## Your instructions
With the images omitted, return all of the entries exactly as they stand.

Records shown Block Start

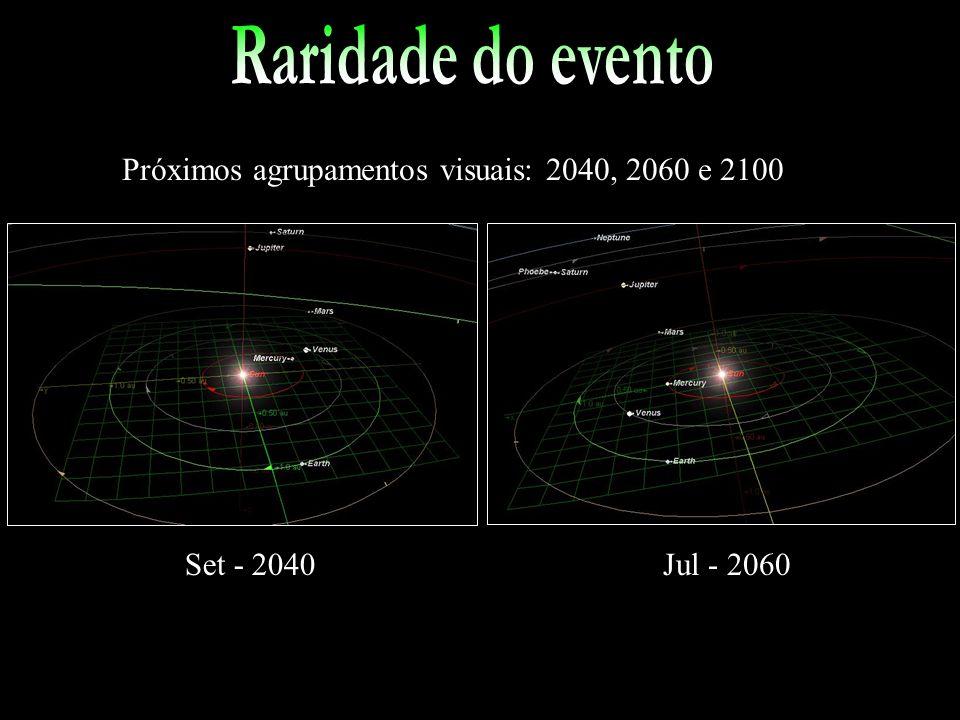 Raridade do evento Próximos agrupamentos visuais: 2040, 2060 e 2100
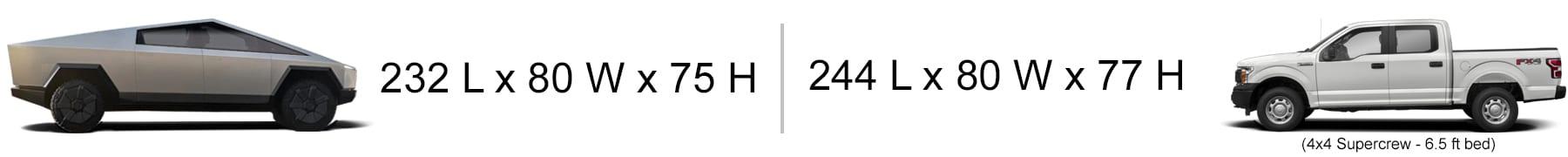 Tesla Cybertruck Size vs Ford F-150
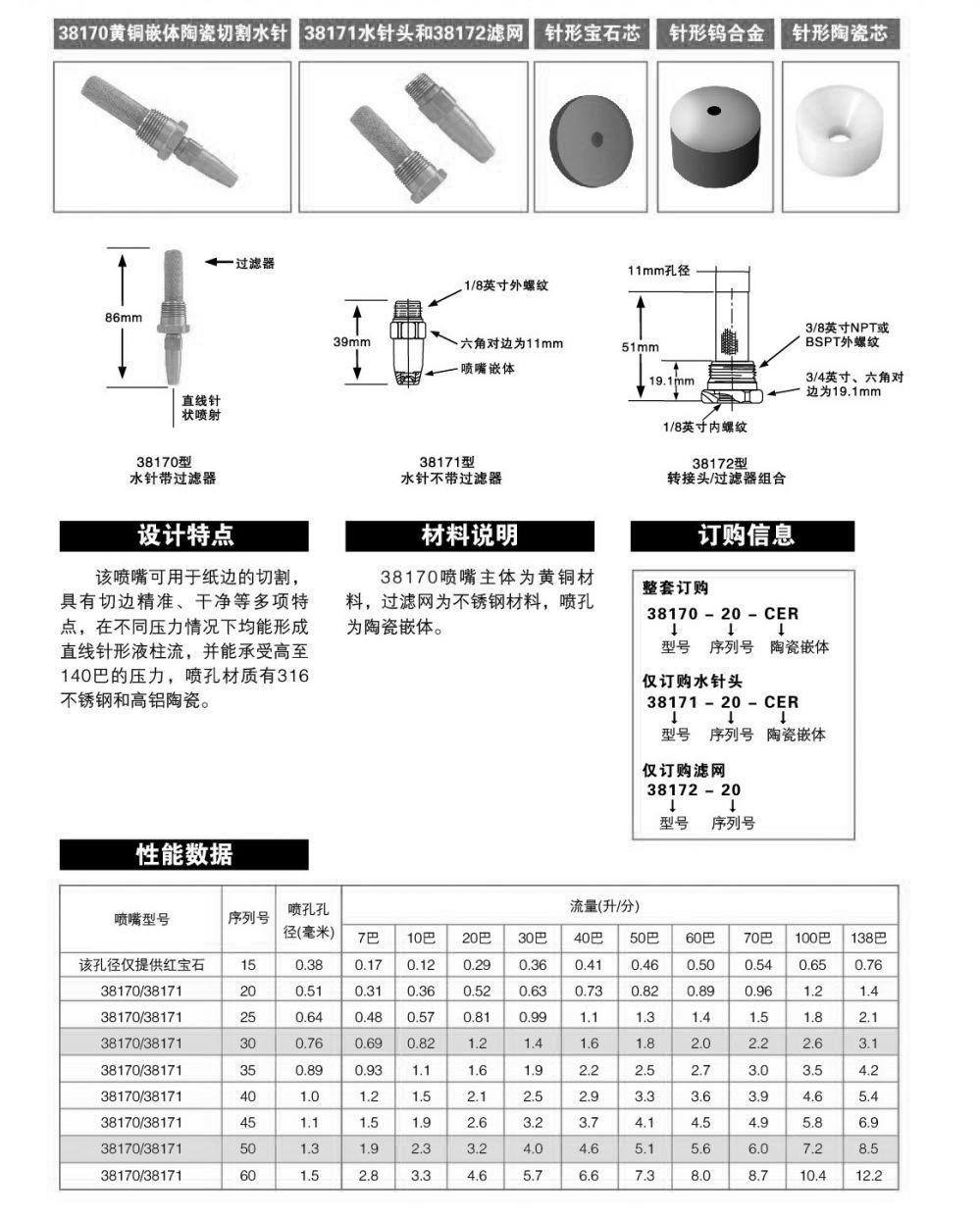 高压针形喷嘴性能数据1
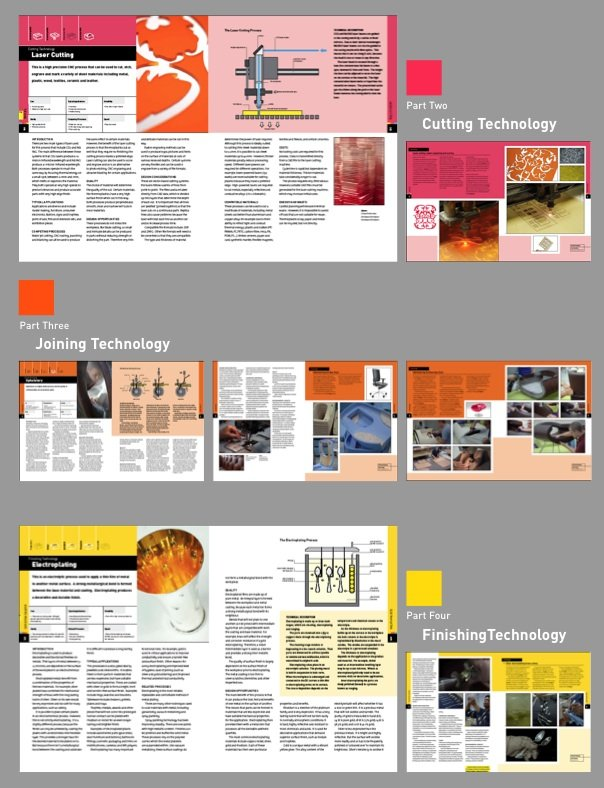 what-books-read-sucessful-designers-p2-05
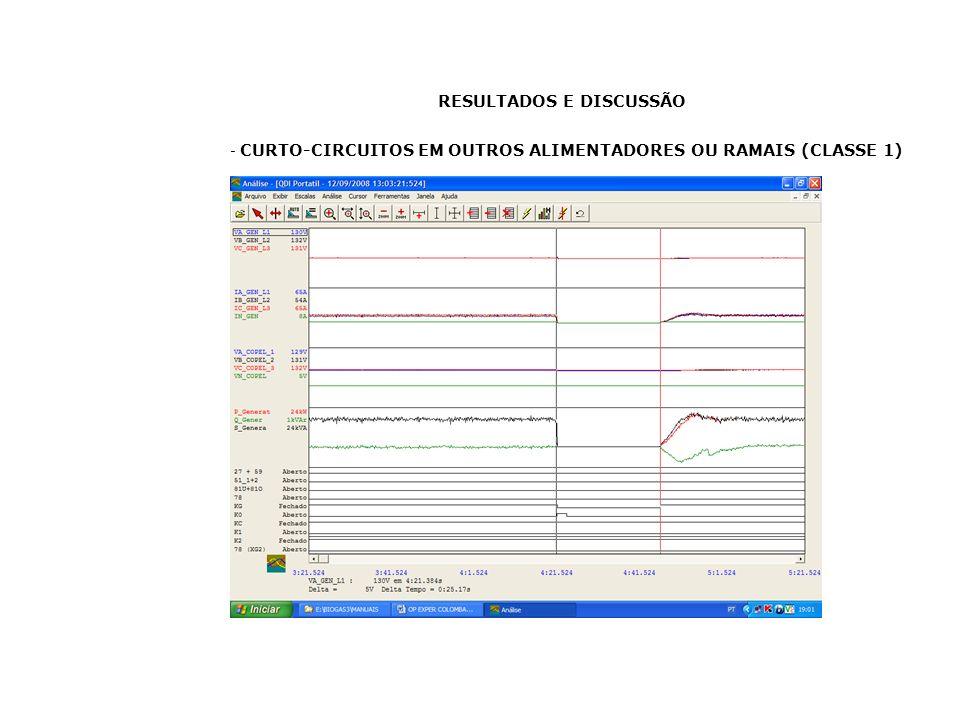RESULTADOS E DISCUSSÃO - CURTO-CIRCUITOS EM OUTROS ALIMENTADORES OU RAMAIS (CLASSE 1)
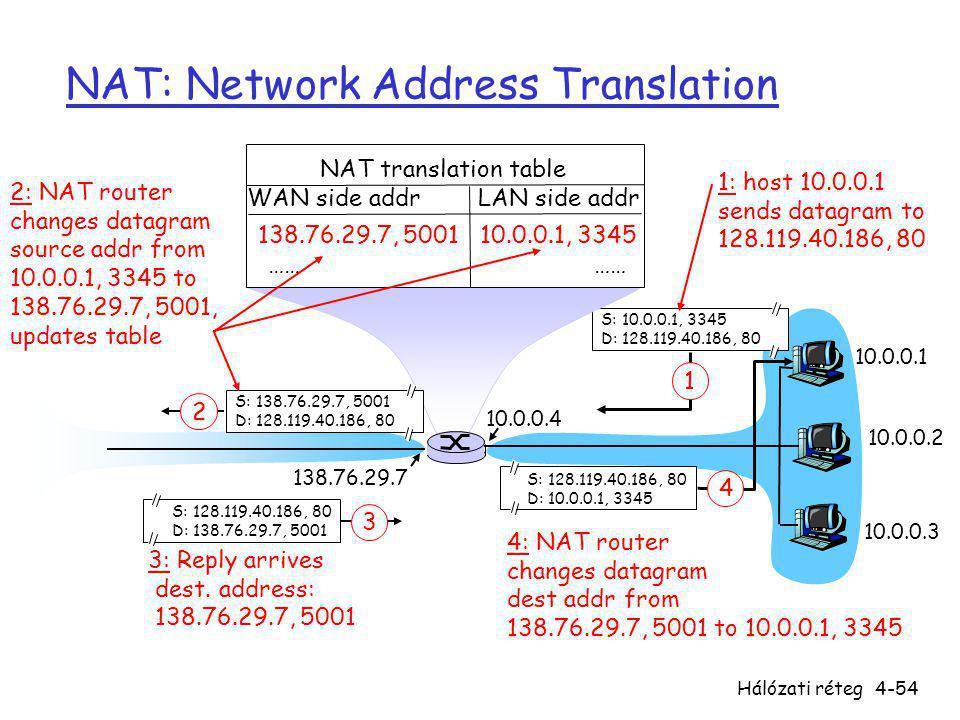 Hálózati réteg4-54 NAT: Network Address Translation 10.0.0.1 10.0.0.2 10.0.0.3 S: 10.0.0.1, 3345 D: 128.119.40.186, 80 1 10.0.0.4 138.76.29.7 1: host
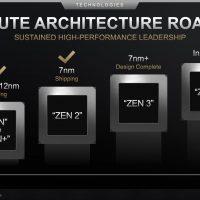 Los AMD Ryzen 4000 (Zen3) ya tienen soporte en la herramienta AIDA64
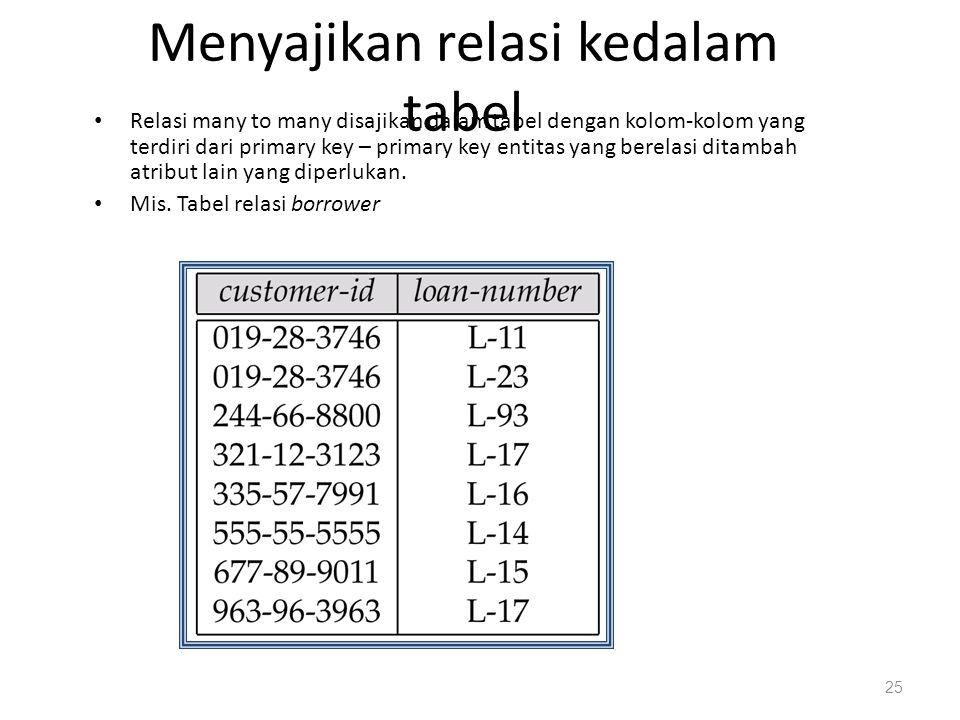 Menyajikan relasi kedalam tabel Relasi many to many disajikan dalam tabel dengan kolom-kolom yang terdiri dari primary key – primary key entitas yang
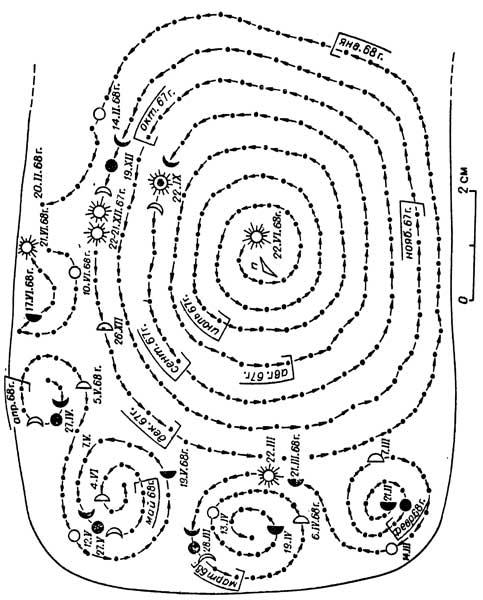 Схема наложения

Records shown Block End

## Result for this exercise
 Raridade do evento Próximos agrupamentos visuais: 2040, 2060 e 2100
 Tesla Cybertruck Size vs Ford F-150
 高压针形喷嘴性能数据1
 what-books-read-sucessful-designers-p2-05
RESULTADOS E DISCUSSÃO - CURTO-CIRCUITOS EM OUTROS ALIMENTADORES OU RAMAIS (CLASSE 1)
 Hálózati réteg4-54 NAT: Network Address Translation 10.0.0.1 10.0.0.2 10.0.0.3 S: 10.0.0.1, 3345 D: 128.119.40.186, 80 1 10.0.0.4 138.76.29.7 1: host
 Los AMD Ryzen 4000 (Zen3) ya tienen soporte en la herramienta AIDA64
 Menyajikan relasi kedalam tabel Relasi many to many disajikan dalam tabel dengan kolom-kolom yang terdiri dari primary key – primary key entitas yang
 Схема наложения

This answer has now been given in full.